_Extract to read_.
A string of unexpected lengths

Tom Ballinger Feb 20, 2015

When you start learning to program, or working in a new language, it’s often suggested that you build a simple program like Battleship or Tic-tac-toe. The games’ rules are well-defined and easy to grasp, and you only need to read and print text to get started. This frees you up to focus on the mechanics and ideas of the programming language you’re learning.

To create the game’s interface in the terminal, you end up doing a lot of string formatting: board layout, progress bars, announcements to the user. The length of a string is useful when formatting for terminals, since they usually use monospaced fonts. For example, while writing a game of Battleship in Python we might use the len() function explicitly for formatting math or implicitly in convenient built-in methods like center() to make exciting messages like the following:

>>> msg = 'battleship sunk!'
>>> len(msg)
16
>>> def underlined(msg):
...     return msg + '\n' + '-' * len(msg)
...
>>> print underlined(msg)
battleship sunk!
----------------
>>> print msg.center(30, '*')
*******battleship sunk!*******

However, the code above won’t always work as we expect because the len() of text isn’t necessarily the same as its width when displayed in a terminal. Let’s explore three ways these numbers can differ.

_Supplied information_.

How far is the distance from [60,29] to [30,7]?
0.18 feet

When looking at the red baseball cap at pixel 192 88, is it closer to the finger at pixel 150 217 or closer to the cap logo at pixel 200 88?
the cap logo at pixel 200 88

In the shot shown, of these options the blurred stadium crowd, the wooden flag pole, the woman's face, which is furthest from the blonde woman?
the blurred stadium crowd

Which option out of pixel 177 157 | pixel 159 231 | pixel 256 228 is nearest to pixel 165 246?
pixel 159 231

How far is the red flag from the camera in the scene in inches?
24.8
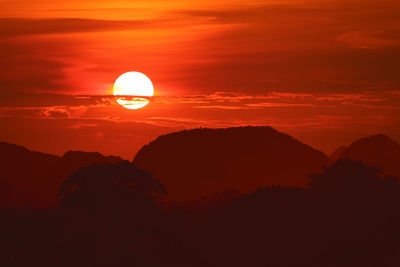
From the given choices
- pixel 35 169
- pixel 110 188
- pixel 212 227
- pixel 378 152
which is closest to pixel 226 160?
pixel 378 152

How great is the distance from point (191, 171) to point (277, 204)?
73.8m

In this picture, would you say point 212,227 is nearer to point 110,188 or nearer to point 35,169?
point 110,188

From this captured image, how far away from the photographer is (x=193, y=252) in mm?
88000

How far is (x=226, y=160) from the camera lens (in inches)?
6836

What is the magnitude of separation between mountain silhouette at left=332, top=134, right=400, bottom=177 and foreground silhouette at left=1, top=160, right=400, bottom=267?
76.9m

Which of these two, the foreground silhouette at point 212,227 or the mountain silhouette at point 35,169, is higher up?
the foreground silhouette at point 212,227

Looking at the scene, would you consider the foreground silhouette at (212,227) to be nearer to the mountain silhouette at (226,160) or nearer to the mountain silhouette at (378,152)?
the mountain silhouette at (226,160)

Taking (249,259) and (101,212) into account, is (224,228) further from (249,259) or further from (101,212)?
(101,212)

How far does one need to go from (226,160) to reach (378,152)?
135ft

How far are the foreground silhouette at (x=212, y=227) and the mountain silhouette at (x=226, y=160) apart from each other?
55.9 m

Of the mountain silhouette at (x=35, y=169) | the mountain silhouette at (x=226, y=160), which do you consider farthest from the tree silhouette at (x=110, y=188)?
the mountain silhouette at (x=226, y=160)

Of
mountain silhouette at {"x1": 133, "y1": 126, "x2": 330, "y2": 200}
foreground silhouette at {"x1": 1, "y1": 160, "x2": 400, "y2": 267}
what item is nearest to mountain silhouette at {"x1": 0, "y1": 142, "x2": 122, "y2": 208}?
mountain silhouette at {"x1": 133, "y1": 126, "x2": 330, "y2": 200}

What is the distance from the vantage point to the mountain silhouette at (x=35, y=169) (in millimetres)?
145250

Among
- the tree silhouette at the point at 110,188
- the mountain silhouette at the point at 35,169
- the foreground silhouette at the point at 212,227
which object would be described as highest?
the tree silhouette at the point at 110,188
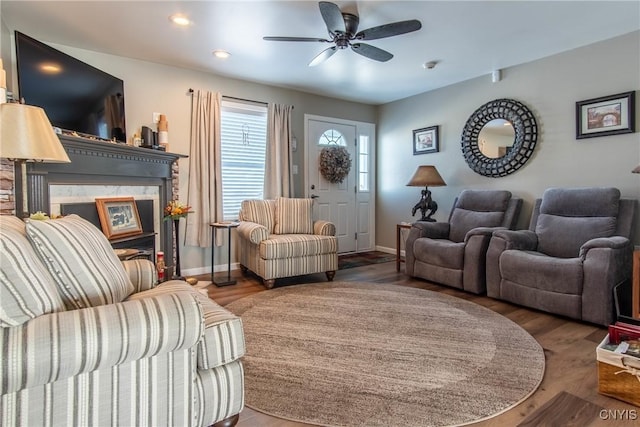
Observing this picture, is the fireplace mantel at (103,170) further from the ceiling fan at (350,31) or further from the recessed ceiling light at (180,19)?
the ceiling fan at (350,31)

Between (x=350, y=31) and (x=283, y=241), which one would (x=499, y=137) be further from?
(x=283, y=241)

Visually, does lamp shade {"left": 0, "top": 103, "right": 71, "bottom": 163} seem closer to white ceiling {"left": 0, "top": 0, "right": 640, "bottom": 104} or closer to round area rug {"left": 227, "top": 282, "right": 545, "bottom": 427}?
white ceiling {"left": 0, "top": 0, "right": 640, "bottom": 104}

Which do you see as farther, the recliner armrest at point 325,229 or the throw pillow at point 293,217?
the throw pillow at point 293,217

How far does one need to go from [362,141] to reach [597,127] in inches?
118

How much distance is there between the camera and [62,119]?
8.78ft

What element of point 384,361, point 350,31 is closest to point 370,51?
point 350,31

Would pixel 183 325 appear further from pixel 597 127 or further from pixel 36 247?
pixel 597 127

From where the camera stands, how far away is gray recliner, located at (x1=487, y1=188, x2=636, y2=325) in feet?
8.17

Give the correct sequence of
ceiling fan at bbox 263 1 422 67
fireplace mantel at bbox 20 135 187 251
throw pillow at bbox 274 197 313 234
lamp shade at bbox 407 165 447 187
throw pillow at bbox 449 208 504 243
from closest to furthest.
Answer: ceiling fan at bbox 263 1 422 67, fireplace mantel at bbox 20 135 187 251, throw pillow at bbox 449 208 504 243, throw pillow at bbox 274 197 313 234, lamp shade at bbox 407 165 447 187

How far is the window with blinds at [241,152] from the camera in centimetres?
423

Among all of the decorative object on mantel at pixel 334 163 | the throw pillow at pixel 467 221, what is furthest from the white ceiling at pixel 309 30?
the throw pillow at pixel 467 221

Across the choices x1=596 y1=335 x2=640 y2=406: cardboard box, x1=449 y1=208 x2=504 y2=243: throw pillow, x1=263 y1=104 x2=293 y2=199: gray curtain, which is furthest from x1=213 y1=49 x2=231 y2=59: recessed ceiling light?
x1=596 y1=335 x2=640 y2=406: cardboard box

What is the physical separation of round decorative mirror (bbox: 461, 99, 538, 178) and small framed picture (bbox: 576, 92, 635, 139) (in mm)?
423

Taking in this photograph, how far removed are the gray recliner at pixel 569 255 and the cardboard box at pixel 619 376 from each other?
102 cm
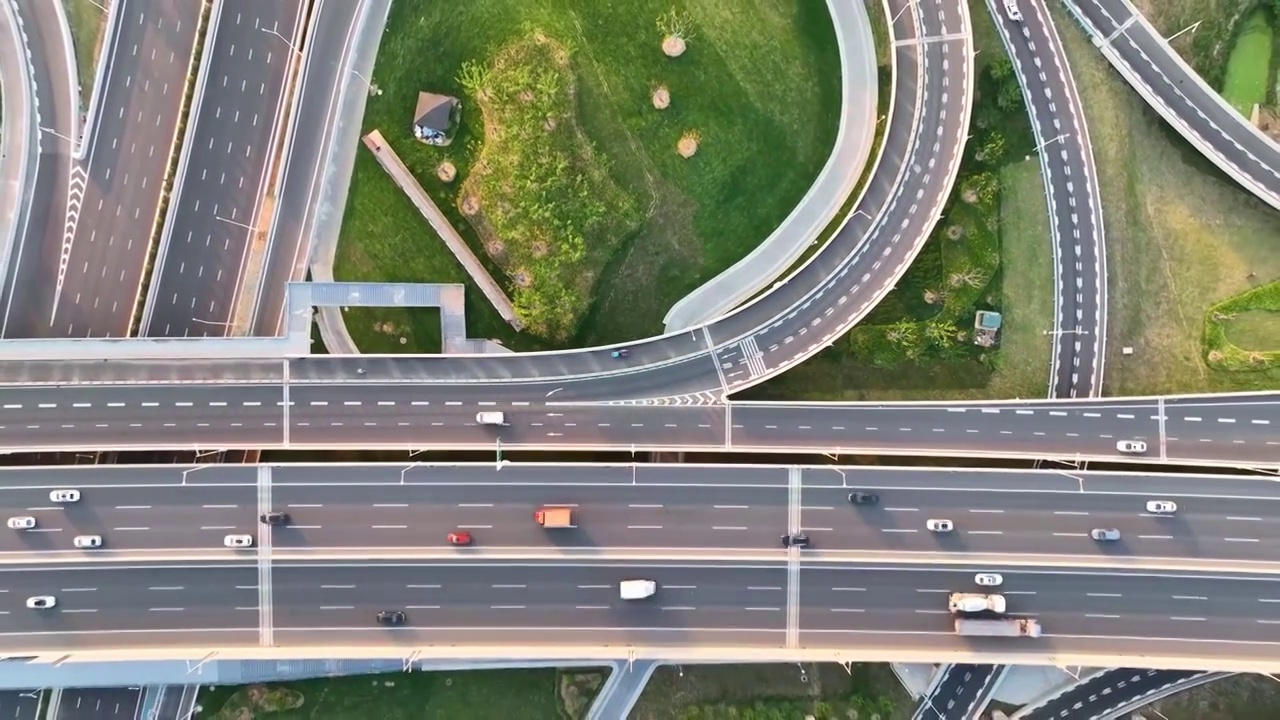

_Complete the following_.
1/ In the text on string lengths, why is the length of a string useful when formatting output for terminals?
2/ Go on with the text on string lengths from its last sentence.
The lines are separate material with no connection to the text on string lengths.

_Answers to each task_.
1/ Terminals usually use monospaced fonts.

2/
Multiple bytes for one character

Byte strings (known as “strings” in Python 2) have formatting methods like center() which assume that the displayed width of a string is equal to the number of bytes it contains. But this assumption doesn’t always hold! The single visible character Ä might be encoded as several bytes in a source file or terminal.

>>> shipname = 'Ägir'
>>> shipname
'\xc3\x84gir'
>>> len(shipname)
5
>>> print shipname.center(10, '=')
==Ägir===
>>> print shipname + '\n' + '-' * len(shipname)
Ägir
-----

The number of bytes in this byte string doesn’t match the number of characters so built-in formatting operations don’t behave correctly.

Fortunately, using Unicode strings instead of byte strings solves this problem because they usually report a length equal to the number of Unicode code points they contain.¹

>>> shipname = u'Ägir'
>>> len(shipname)
4
>>> shipname.center(10, u'=')
u'===\xc4gir==='
>>> print shipname.center(16, u'*')
===Ägir===
>>> print shipname + '\n' + '-' * len(shipname)
Ägir
----

ANSI escape code formatting

ANSI escape codes let us format text by writing bytes like '\x1b[31m' to start writing in red, and '\x1b[39m' to stop. If we build a string containing these sequences, the calculated length of our string won’t match its displayed width in a terminal:

>>> s = '\x1b[31mhit!\x1b[0m'
>>> print s
hit!
>>> len(s)
13
>>> print s + '\n' + '-' * len(s)
hit!
-------------
>>> print s.center(14, '*')
hit!*

The colored string reports a length larger than its displayed width, causing problems for built-in text-alignment methods. Fortunately, there are several Python libraries that make it easier to work with colored string-like objects that don’t include formatting characters in their length calculations.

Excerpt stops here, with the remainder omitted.